Bobby Earl looked at DeAndré with contempt and disbelief, saying his name the way people have said that of Judas for the past two millennia.
The cold, hard, blank expression on DeAndré’s face didn’t change, his emotionless affect revealing the years of repression and hardening that had resulted in his current soullessness.
“The money found in here that night was Whitfield’s cut,” I continued. “For helping with distribution, he gets a shiny new sports car and stacks of tax-free contributions. Between the prints on the money and the DNA of the saliva on the condoms, there should be enough to bring charges, but in case they aren’t, I had Pete arrest Whitfield ahead of time so he couldn’t be here to receive the delivery. DeAndré’s probably got a couple of condoms full of crack or heroin inside him right now.”
Turning toward DeAndré, Jake started reaching for his cuffs, but before he could get them out, DeAndré pulled a 9mm from beneath his coat and pressed the barrel to Jake’s forehead.
Dropping the cuffs, Jake raised his hands. “It’s cool, man,” he said, though his voice told a different story. “Just relax.”
Having checked their weapons at the control station, Dad and Jake weren’t armed.

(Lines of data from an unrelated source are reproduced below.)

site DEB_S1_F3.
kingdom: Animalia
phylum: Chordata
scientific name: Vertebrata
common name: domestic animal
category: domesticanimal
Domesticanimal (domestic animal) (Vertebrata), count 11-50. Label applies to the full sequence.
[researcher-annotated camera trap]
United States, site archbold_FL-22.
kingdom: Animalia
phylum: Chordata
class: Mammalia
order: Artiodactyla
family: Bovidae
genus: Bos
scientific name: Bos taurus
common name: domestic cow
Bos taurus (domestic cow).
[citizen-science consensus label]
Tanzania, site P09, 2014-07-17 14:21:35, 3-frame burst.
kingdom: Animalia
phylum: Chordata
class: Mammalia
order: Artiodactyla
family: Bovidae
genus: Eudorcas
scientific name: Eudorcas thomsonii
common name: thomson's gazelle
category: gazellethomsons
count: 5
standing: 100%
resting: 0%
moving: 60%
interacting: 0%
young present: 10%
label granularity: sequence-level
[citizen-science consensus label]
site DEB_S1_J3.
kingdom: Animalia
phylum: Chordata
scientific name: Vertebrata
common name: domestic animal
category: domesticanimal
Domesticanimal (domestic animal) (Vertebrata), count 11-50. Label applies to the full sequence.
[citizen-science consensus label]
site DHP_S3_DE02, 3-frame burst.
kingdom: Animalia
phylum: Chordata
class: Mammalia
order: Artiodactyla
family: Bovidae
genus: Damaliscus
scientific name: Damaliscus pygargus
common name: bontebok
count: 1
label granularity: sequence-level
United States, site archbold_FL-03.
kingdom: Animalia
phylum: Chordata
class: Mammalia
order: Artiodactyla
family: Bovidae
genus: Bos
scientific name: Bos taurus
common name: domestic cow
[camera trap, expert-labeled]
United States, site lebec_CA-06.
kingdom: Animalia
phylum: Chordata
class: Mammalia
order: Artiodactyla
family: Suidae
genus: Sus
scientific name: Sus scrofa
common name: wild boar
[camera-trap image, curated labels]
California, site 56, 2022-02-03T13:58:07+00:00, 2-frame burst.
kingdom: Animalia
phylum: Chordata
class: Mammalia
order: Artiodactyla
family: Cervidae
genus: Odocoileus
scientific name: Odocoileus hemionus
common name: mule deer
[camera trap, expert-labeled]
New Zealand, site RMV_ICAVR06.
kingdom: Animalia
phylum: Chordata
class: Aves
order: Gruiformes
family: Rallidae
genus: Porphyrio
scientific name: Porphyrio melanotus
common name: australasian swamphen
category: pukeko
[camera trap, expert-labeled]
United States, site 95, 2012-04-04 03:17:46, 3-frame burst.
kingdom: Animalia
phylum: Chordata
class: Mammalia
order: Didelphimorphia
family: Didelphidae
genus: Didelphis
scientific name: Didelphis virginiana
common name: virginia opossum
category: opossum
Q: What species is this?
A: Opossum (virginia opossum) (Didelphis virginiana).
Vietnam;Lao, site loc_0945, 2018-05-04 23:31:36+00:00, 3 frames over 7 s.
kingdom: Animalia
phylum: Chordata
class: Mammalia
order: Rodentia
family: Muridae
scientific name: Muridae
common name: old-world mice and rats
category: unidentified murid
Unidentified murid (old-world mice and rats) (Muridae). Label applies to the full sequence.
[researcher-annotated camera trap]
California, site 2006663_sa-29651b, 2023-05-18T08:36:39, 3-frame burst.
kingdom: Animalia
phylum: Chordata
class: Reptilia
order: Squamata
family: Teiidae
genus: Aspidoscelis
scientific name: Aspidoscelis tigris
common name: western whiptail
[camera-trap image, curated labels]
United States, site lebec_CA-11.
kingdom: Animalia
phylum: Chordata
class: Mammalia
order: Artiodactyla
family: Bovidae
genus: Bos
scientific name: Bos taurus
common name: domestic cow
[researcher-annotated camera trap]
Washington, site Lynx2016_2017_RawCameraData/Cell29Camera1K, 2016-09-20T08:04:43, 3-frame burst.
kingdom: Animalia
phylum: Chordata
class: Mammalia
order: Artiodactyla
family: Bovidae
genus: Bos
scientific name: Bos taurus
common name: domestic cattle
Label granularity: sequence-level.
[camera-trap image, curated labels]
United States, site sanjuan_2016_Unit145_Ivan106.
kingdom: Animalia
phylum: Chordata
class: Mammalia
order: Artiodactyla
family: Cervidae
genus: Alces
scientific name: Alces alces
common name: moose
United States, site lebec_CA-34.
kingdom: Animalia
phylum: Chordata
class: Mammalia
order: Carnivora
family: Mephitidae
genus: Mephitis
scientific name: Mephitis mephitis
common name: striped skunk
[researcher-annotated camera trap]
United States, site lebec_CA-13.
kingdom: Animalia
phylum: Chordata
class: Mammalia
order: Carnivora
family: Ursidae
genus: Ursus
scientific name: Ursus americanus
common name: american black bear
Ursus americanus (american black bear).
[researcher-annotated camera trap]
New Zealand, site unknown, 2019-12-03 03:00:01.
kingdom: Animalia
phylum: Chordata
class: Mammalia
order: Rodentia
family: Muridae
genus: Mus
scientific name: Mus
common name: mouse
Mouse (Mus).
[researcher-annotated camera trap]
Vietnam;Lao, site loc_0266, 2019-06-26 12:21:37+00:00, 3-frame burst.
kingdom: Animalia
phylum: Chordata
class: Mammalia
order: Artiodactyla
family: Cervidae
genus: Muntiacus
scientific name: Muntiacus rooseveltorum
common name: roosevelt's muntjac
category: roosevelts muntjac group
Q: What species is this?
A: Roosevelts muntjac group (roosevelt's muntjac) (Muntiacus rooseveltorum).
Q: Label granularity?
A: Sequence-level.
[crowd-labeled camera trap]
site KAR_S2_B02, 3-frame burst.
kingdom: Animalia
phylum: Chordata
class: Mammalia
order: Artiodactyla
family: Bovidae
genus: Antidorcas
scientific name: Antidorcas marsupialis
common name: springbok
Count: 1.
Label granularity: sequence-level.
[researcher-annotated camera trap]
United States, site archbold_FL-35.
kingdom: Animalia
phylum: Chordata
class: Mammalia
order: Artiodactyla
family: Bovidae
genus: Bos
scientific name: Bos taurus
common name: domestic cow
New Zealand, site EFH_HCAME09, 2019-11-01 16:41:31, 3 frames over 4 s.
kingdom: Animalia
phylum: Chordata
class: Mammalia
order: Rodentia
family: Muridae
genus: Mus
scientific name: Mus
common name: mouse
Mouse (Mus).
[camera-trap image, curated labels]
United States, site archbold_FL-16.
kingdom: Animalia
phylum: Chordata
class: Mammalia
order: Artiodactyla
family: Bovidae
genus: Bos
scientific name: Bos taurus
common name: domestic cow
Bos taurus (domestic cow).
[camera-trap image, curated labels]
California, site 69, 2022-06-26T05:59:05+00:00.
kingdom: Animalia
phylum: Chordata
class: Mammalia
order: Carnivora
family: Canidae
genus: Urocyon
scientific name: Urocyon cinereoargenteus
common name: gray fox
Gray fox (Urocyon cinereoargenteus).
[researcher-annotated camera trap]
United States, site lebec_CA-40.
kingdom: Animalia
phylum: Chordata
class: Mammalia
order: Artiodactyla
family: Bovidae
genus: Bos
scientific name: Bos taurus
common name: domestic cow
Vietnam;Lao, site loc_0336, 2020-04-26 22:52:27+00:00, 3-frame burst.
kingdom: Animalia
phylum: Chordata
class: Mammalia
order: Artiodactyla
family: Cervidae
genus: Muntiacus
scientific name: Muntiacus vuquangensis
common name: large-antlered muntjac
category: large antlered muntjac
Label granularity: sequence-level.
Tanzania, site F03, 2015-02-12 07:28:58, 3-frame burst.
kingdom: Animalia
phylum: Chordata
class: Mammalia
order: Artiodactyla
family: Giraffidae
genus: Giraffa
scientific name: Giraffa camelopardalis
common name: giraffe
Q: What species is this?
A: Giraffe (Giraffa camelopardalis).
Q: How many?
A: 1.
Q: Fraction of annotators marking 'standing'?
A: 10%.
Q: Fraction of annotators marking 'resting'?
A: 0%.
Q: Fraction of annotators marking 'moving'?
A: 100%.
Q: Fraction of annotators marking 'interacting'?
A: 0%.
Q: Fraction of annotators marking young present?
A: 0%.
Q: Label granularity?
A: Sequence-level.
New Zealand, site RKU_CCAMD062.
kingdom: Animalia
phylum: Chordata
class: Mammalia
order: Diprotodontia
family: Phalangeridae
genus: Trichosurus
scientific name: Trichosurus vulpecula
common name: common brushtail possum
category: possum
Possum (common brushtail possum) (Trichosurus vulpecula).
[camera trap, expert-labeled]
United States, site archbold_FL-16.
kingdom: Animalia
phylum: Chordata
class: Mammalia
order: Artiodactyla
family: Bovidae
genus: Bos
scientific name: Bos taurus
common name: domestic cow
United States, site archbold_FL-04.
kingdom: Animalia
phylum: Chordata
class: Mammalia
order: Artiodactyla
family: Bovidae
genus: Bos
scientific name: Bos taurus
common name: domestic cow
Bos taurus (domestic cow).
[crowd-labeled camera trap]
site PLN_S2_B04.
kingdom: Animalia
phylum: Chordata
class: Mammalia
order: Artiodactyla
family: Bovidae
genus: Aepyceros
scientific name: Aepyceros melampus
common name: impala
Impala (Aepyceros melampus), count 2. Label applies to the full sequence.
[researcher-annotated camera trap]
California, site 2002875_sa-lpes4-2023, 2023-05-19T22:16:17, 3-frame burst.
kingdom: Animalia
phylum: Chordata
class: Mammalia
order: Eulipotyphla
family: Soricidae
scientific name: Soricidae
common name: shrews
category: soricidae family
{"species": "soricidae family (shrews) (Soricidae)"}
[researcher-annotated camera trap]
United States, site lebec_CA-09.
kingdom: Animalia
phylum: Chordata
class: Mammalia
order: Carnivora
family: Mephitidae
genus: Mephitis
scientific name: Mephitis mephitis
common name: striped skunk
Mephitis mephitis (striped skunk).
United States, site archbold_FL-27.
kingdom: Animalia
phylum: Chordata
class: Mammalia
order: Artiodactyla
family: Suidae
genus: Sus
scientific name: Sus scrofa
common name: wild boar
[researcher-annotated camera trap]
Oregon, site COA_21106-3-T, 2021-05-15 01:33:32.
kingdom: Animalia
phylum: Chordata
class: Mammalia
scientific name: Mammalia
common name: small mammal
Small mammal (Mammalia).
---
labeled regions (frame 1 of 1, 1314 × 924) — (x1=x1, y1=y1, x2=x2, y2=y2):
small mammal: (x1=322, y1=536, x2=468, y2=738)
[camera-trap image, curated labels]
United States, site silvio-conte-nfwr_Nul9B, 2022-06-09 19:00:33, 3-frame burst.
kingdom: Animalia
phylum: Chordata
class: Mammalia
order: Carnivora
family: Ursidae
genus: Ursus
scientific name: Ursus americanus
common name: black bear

In fact, except for the shotguns in the towers and the weapons locked in the arsenal, DeAndré Stone had the only firearm inside the prison.
“DeAndré,” Bobby Earl said, “don’t—”
“Shut your stupid mouth, Bobby Earl,” he said.
“But—” Bobby Earl began, then suddenly stopped as DeAndré pointed the pistol at him.
“I’m ‘bout to walk outta this motherfucker,” DeAndré said. “Any y’all follow me gonna get capped.”
He eased out of the door into the hallway, turned to head out of the chapel, and saw Merrill coming in, .38 drawn. Before Merrill could say or do anything, DeAndré fired a round, missing Merrill and shattering the glass of the outer chapel doors, then ran into the sanctuary.